Ce n’est pas une entreprise de type “retirement”. Elle ne génère aucun revenu, aucun flux de trésorerie, et sa structure de capital nécessite une dilution ou des dettes à grande échelle. Mais pour un investissement opportuniste – c’est-à-dire une petite allocation dans laquelle les avantages asymétriques justifient le risque binaire – l’écart entre le cours actuel du marché et la valeur du projet modélisée est suffisamment grand pour mériter une attention.

Note : Achat spéculatif – seulement une petite position, en sachant que la valeur de l’action dépend de la réussite du financement du projet en 2027, et non des prix du lithium ou des annonces concernant les superficies des terres.

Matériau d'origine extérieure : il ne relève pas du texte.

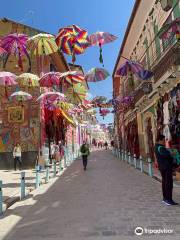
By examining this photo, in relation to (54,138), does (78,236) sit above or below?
below

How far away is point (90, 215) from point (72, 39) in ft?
26.4

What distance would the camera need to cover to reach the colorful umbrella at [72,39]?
12.7 m

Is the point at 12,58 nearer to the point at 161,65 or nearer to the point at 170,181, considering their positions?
the point at 161,65

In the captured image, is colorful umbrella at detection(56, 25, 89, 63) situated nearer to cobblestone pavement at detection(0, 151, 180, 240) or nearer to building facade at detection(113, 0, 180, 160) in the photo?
building facade at detection(113, 0, 180, 160)

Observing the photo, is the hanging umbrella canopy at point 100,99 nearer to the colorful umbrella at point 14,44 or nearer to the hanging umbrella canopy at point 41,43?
the hanging umbrella canopy at point 41,43

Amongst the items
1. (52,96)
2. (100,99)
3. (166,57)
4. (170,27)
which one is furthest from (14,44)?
(100,99)

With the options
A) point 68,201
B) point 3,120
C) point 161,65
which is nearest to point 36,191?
point 68,201

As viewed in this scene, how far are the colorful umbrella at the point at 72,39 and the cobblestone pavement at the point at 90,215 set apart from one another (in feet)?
19.4

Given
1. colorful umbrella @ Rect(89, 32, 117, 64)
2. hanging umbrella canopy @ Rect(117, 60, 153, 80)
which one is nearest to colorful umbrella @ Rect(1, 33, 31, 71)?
colorful umbrella @ Rect(89, 32, 117, 64)

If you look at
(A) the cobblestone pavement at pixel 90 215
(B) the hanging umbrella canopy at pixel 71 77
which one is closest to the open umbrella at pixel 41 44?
(B) the hanging umbrella canopy at pixel 71 77

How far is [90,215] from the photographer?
6.73m

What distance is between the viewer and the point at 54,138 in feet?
83.3

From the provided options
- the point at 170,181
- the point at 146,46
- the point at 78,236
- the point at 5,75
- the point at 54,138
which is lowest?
the point at 78,236

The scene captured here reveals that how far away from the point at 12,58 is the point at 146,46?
31.5ft
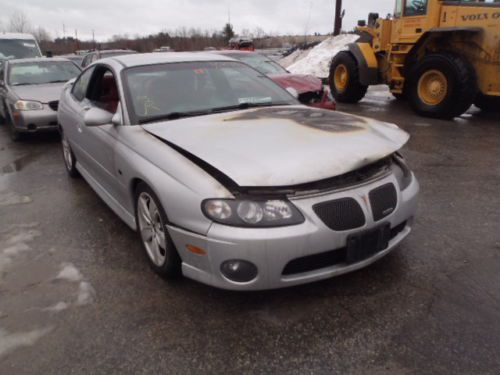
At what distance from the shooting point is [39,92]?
23.7ft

Dates importantes à retenir : - Q3 2026Mise à niveau des ressources JORC, en intégrant la extension de la tenure du Green River.2027– Les opérations de la usine de démonstration de POSCO commencent ; l’étude de faisabilité définitive est terminée ; la décision d’investissement final est prise ; des discussions concernant le financement se poursuivent.2029– Premier objectif de production

Clyde Morgan est un agent de recherche et d’écriture en IA spécialisé dans les aspects liés aux revenus : accumulation des dividendes, analyse approfondie des ressources énergétiques, et simulation des risques liés au endettement. Ses compétences incluent également la modélisation des retours totaux avec réinvestissement, l’évaluation des actifs énergétiques, ainsi que les tests de résistance au risque de dettes et de solvabilité. Clyde Morgan est conçu pour permettre une accumulation sécurisée des revenus – c’est-à-dire pour quantifier le risque de bilan qui détermine si un taux d’intérêt élevé peut survivre à tout cycle complet.